:: Excerpt ::
Segment Open

V2 — CRITICAL: Missing runtime validation in most tool handlers
Files: comments.ts, pages.ts, taxonomies.ts, users.ts, media.ts
Problem: These handlers use unsafe TypeScript casts (params as { id: number }) instead of runtime validation. While PostHandlers correctly uses validatePostParams() + sanitizeHtml(), the other handlers skip validation entirely.
Affected locations (15 occurrences):
media.ts:206, 250comments.ts:185, 221, 232, 245pages.ts:172, 213, 237taxonomies.ts:209, 245, 271, 306users.ts:235, 337
The fix exists in the codebase: ToolSchemas.idParams in InputValidator.ts (line 303-306) validates IDs as positive integers — it's just never used in these handlers.
Suggested patch (same pattern for all files):
+import { z } from "zod";
+
+const IdSchema = z.object({
+ id: z.number().int().positive("ID must be a positive integer"),
+});
public async handleGetComment(client: WordPressClient, params: Record<string, unknown>): Promise<unknown> {
- const { id } = params as { id: number };
+ const { id } = IdSchema.parse(params);With additional schemas for force: z.boolean().optional(), reassign: z.number().int().positive().optional(), include_content: z.boolean().optional() where needed.

Segment Closed

:: Data section ::
Segment Open

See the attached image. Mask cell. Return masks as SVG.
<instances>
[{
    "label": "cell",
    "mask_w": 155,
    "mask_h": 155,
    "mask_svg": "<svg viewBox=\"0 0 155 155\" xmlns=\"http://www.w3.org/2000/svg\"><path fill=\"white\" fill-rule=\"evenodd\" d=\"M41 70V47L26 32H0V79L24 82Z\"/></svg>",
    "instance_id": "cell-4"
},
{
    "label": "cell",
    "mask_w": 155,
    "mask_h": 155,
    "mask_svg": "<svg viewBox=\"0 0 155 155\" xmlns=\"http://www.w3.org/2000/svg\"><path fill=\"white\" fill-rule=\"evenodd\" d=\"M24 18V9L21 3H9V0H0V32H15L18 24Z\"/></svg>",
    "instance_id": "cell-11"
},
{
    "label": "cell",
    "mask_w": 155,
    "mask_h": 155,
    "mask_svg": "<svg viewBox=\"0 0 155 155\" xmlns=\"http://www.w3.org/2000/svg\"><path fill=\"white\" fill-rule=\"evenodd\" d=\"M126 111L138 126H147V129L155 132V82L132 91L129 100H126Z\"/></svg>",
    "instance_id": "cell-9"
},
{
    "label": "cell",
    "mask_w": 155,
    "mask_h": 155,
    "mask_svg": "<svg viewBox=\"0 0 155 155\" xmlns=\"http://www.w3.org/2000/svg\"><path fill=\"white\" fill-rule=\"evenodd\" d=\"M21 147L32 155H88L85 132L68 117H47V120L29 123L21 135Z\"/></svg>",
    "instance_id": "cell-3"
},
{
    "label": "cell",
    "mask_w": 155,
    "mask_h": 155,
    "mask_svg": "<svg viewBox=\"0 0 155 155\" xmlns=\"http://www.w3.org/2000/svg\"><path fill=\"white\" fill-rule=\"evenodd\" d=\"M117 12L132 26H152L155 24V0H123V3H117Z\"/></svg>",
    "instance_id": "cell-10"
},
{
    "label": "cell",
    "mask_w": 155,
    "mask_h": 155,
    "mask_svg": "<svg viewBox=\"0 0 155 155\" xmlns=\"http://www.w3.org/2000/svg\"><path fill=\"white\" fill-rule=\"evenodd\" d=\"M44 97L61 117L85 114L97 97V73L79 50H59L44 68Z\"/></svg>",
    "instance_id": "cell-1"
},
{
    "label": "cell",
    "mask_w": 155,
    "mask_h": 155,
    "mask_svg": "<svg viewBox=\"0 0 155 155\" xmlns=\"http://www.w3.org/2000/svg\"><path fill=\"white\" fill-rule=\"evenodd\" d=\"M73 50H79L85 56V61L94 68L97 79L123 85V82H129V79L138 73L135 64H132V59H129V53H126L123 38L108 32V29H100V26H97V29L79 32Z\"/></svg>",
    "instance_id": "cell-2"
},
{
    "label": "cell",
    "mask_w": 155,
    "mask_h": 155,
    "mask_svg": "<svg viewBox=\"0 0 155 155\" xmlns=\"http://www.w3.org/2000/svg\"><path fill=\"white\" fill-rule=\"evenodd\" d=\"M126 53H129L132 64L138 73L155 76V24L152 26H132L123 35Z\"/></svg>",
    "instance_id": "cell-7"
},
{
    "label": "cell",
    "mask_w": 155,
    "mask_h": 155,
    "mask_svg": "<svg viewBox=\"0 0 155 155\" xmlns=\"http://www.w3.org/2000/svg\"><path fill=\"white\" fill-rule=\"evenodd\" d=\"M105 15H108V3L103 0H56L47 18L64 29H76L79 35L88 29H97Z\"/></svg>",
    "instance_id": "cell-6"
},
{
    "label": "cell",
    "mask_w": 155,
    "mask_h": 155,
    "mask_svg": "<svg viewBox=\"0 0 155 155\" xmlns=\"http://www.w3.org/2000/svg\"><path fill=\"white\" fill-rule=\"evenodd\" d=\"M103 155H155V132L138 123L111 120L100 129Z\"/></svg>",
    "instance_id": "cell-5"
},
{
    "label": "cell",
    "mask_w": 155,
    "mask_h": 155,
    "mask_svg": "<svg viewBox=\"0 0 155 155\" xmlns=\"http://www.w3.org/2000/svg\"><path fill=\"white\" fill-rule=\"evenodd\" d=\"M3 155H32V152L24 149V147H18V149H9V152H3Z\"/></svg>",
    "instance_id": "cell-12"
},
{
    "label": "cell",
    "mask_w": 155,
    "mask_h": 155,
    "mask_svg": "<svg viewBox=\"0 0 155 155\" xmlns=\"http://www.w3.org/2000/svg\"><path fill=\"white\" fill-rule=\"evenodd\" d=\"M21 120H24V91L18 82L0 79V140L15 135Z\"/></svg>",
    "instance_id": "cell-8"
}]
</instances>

Segment Closed

:: Problems to solve ::
1. In one to three sentences, explain why the review note on missing runtime validation calls the tool handlers in comments.ts, pages.ts, taxonomies.ts, users.ts and media.ts a problem.
2. Carry on the review note about missing runtime validation in the tool handlers, starting after its last sentence.
The rows are not needed for this work.

:: Task answers ::
1. These handlers use unsafe TypeScript casts such as `params as { id: number }` instead of runtime validation. Unlike PostHandlers, which calls validatePostParams() and sanitizeHtml(), they skip validation entirely.

2.
V3 — HIGH: SSRF protection disabled outside production
File: src/client/api.ts (line 259)
Problem: validateAndSanitizeUrl() only blocks private/localhost IPs when config().app.isProduction === true. In development, staging, or when NODE_ENV is unset (the default), there is no SSRF protection. An attacker could target internal services (169.254.169.254 for cloud metadata, 127.0.0.1:6379 for Redis, etc.).
// Current code — protection only in production
if (config().app.isProduction) {
// block private IPs...
}Suggested patch:
-// Prevent localhost/private IP access in production
-if (config().app.isProduction) {
+// Prevent localhost/private IP access in all environments
+// Set ALLOW_PRIVATE_URLS=true for local development with a local WordPress instance
+if (process.env.ALLOW_PRIVATE_URLS !== "true") {
const hostname = parsed.hostname.toLowerCase();
// ... existing IP checks ...
- throw new Error("Private/localhost URLs not allowed in production");
+ throw new Error("Private/localhost URLs not allowed. Set ALLOW_PRIVATE_URLS=true for local dev.");Additional findings (lower severity)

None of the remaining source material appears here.